M2Z – The Chinese Internet @Home

What’s not to like?  Startup M2Z backed by a bevy of beefy VCs including Kleiner Perkins and Charles River Ventures wants to use junk radio spectrum and give everyone in the US free (ad-supported) Internet access at either 384KB (NY Times Version) or 512KB (Reuters version).  Milo Medin, a founder of @Home Network, is chairman and CTO.  They’ll raise the money to do this privately.  Unfortunately, this isn’t the competitive answer we so badly need to the cableco-telco duopoly. Shucks.

Here’s the hook.  Apparently in order to induce the FCC to award them these radio frequencies, the company has offered to let the FCC censor the Internet service it provides in the same way that over-the-air television is censored.

Quoting the NY Times:

M2Z plans to include a filter with the free service that would block access to "indecent" material, a definition Mr. Sachs said could be made by the government, just as it controls standards for broadcast television.

"Give us the spectrum and we'll provide free service and we'll live with the decency guidelines," Mr. Sachs said.

The Times identifies Bruce Sachs as a partner with Charles River Ventures.

Wait a f’ing (I don’t want to be knocked off the M2Z Internet) minute.  Since when does the FCC get to censor person-to-person communications? Phone calls often go through the air on FCC-licensed spectrum; FCC doesn’t get to decide whether they’re decent or not. “Cable” television travels to and from satellites on FCC licensed spectrum; FCC(wisely) doesn’t control cable content. In fact, the Internet often uses licensed spectrum as well – without content control.

There was a smidgen of historical justification for the FCC regulating “broadcast” television – especially when the technology only allowed a handful of channels so the airwaves could be considered a rare public resource. There is no possible justification for the FCC to set “decency” guideline for the Internet and delegate their enforcement to ISPs.  Note that I am NOT saying that crimes committed using the Internet cannot be prosecuted just like crimes committed using any other means, just NO PRIOR CENSORSHIP.

Perhaps M2Z is just practicing the pitch they want to make to the People’s Republic of China to deliver the domain-restricted Chinese Internet.

I do like the idea of using the soon-to-be-available spectrum for a competitive Internet service.  Even better would be several competitive Internet services.  It doesn’t bother me that they ask the FCC to share in service revenue (from faster, paid service) rather than get upfront money for the spectrum. It’s great that the network would be built with private capital.  But building a new, censored “Internet” is not the answer to the pathetic position the US finds itself in with regards to broadband access compared to other developing countries.

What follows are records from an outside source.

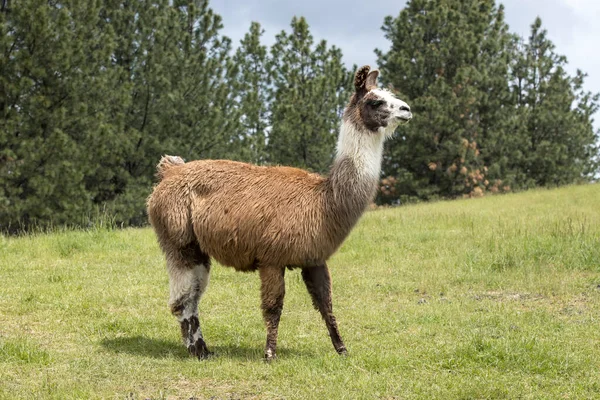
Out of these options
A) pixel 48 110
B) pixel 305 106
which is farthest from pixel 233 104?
pixel 48 110

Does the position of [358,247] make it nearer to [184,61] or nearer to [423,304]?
[423,304]

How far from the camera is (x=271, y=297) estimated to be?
19.6ft

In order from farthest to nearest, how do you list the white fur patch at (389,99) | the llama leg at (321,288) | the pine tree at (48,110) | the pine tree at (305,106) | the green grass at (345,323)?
the pine tree at (305,106), the pine tree at (48,110), the llama leg at (321,288), the white fur patch at (389,99), the green grass at (345,323)

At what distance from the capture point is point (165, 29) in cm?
2314

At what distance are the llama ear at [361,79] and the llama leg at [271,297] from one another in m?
1.88

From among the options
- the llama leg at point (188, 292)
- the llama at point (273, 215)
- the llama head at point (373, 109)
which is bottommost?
the llama leg at point (188, 292)

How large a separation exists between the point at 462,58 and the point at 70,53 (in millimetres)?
17676

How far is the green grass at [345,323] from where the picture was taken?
5.46 m

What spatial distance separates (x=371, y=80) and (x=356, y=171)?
0.95 metres

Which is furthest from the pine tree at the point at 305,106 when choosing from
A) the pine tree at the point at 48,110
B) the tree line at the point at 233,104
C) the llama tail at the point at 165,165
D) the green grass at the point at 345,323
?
the llama tail at the point at 165,165

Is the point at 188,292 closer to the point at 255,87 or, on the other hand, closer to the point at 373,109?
the point at 373,109

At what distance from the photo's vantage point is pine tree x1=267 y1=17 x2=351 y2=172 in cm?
2780

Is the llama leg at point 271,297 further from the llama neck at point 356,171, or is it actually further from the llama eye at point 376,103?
the llama eye at point 376,103

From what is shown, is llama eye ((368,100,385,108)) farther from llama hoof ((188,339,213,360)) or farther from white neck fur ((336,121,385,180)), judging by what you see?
llama hoof ((188,339,213,360))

Om Malik posts that the project will never make it through the beltway because of opposition from fearsome telco and cableco lobbies. He’s probably right but it’s scary to think that the telcos and cablecos might then offer to censor “their” parts of the Internet as well. That would get them to where they want to be as far as stifling what makes the Net work.

Jeff Jarvis is at least as apoplectic as I am at the proposed censorship. Read his post for some additional background on the former @Home service.